Yazacak ne çok şey var. Bir çoğu yazıldı, yazılıyor da. Ama hep bir kopukluk, parçalanmışlık duygusu bu yazılara sinmiş durumda. Yüreğimizi sarsan bu deprem, bizleri çok derinden etkiledi. Ama başka çaremiz yok, kopuk kopuk, parça parça da olsa deprem üzerine konuşmalı, yazmalıyız. Kendimize ve bize soranlara/sorabilecek olanlara böyle bir facianın nasıl ve neden olduğunu açıklayabilmeliyiz.
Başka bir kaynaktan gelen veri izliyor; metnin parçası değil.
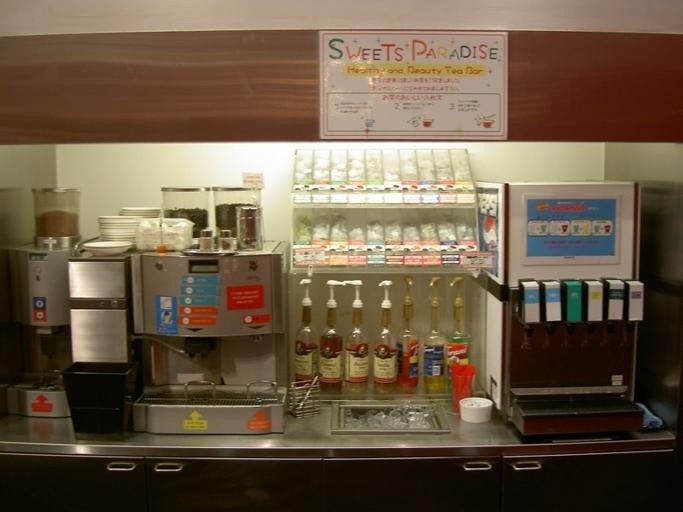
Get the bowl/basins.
[458,396,494,425]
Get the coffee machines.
[131,240,292,435]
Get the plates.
[79,207,162,255]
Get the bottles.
[198,229,214,248]
[219,230,235,253]
[237,206,268,254]
[159,186,262,244]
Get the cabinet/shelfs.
[324,449,683,512]
[0,452,324,512]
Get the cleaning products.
[294,276,472,400]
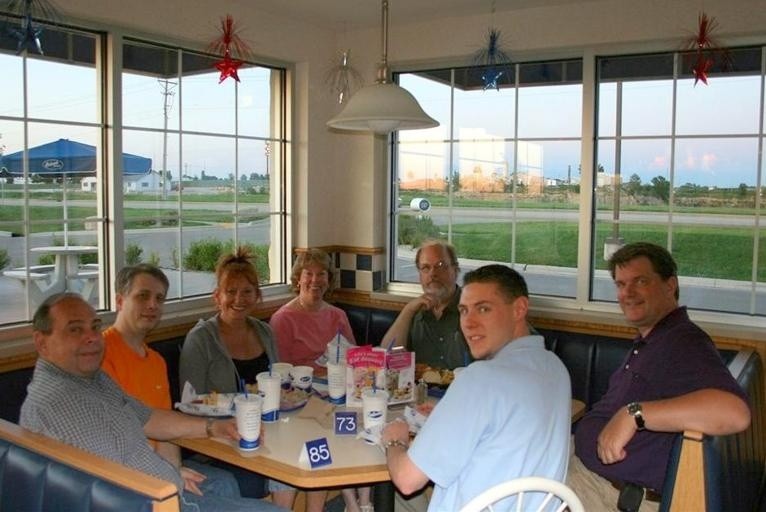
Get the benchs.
[560,350,754,507]
[337,303,734,431]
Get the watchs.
[383,439,408,458]
[205,417,214,437]
[624,401,646,433]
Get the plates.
[179,392,242,419]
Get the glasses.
[418,261,448,273]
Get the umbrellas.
[0,140,152,246]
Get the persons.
[270,249,356,376]
[99,265,207,495]
[380,265,572,512]
[562,242,751,512]
[16,293,292,511]
[381,242,539,371]
[178,249,275,397]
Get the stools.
[3,271,48,310]
[81,263,101,272]
[11,264,55,285]
[68,271,102,306]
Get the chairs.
[0,420,184,512]
[458,477,584,512]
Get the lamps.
[325,3,438,138]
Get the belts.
[611,479,661,502]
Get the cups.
[361,390,389,443]
[233,394,262,451]
[290,366,313,396]
[271,363,292,394]
[256,372,281,423]
[327,360,346,406]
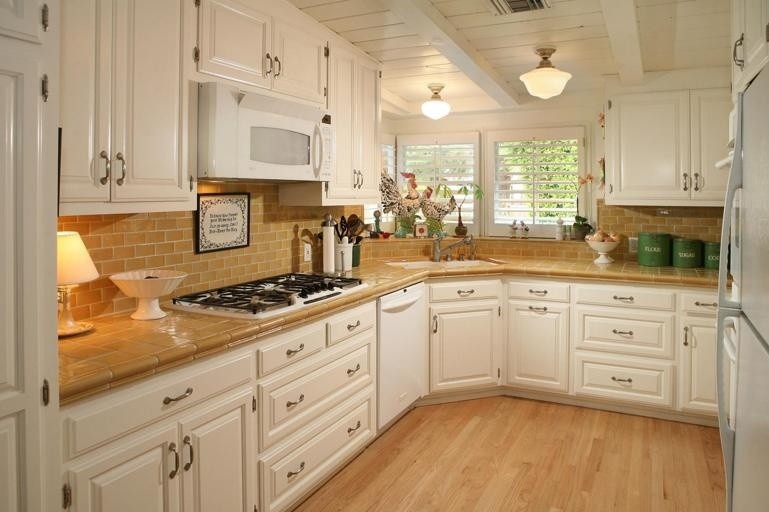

Ülkemiz başta depremler olmak üzere seller, fırtınalar, çığ düşmesi gibi çeşitli afet türlerinin etkisi altında. Yerleşmelerde depremlerden sonra görülen en belirgin etkiler, yapısal çevrenin yıkımı ve hasar görmesi. Depremlerden sonra birçok yapı; konutlar, işyerleri, fabrikalar, okullar, hastaneler, tarihi ve kültürel değeri olan binalar vb., zarar görebiliyor ve yıkılabiliyor.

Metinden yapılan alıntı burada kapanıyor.